(Recorded data)
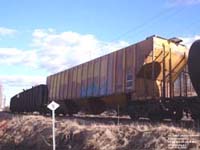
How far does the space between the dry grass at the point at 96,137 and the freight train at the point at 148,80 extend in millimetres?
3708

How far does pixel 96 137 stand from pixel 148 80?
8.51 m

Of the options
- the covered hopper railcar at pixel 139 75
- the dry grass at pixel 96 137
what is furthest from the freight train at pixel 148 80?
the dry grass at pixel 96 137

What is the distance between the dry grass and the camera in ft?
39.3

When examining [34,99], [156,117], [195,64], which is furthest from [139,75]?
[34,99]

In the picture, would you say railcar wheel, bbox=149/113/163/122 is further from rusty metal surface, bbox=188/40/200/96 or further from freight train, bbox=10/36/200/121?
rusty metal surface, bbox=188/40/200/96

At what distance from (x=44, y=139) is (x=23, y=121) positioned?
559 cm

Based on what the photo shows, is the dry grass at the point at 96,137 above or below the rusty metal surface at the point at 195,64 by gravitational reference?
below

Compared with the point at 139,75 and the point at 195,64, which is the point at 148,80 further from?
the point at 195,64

==

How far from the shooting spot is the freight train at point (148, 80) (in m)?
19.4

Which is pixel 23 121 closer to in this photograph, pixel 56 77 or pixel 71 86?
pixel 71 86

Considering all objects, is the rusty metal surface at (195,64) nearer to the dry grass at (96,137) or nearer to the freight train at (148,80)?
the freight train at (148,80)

§ What you will do: Keep only the lines of the recorded data above that contain the word "does". Treat uppercase and lowercase letters as different.

§ Final answer:
How far does the space between the dry grass at the point at 96,137 and the freight train at the point at 148,80 extend in millimetres?
How far does pixel 96 137 stand from pixel 148 80?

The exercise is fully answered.